The crisis has made it impossible for the state to afford fuel for the electric grid, which at present provides power just one or two hours a day. The entire country would have plunged in darkness were it not for a private network of generators. But these run on diesel. And as the cost of diesel, like gasoline, has skyrocketed — now even more with the removal of subsidies — so have energy bills, rendering the system less reliable. At best, generators only provide ten to twelve hours of electricity a day.
As with gas stations, the breakdown of order has also left the system susceptible to corruption. Generator owners backed by state security and politicians have carved Beirut into zones of influence, leaving some neighborhoods well-lit and air-conditioned — a crucial comfort in the humid summer — at least some of the day, while others are shrouded in darkness and heat.
The electricity crisis has, in turn, prompted those who can afford it, including many entrepreneurs, tech workers, and journalists, who typically get paid in dollars, to flee for more quiet and quaint villages, often in the mountains or at the beach, such as Batroun and Anfeh in the north. If they can’t have electricity in the city, why suffer its heat and gas lines?

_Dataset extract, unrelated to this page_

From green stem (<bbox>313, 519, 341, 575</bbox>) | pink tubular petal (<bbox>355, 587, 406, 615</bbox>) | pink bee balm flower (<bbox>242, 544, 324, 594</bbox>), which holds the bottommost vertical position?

The influx of these wealthier Lebanese and to the countryside and coast has caused rents there to skyrocket, further disrupting those local economies.
The dire financial situation has shattered Beirut’s well-earned reputation for robust and creative endurance in the face of constant crisis. Its unravelling is also a warning. Planners, elected officials, and city bureaucrats have long heralded cities for their capacity to withstand disaster. But over the past two years, Beirut — unlike cities ravaged by COVID-19 — has proved unable to steady itself. Those in power, shielded by narratives of resilience, offer weak mitigation strategies while quietly sowing chaos and avoiding structural reforms.
Notes
[1] Hiba Bou Akar, For the War Yet to Come: Planning Beirut’s Frontiers (Stanford University Press, 2018).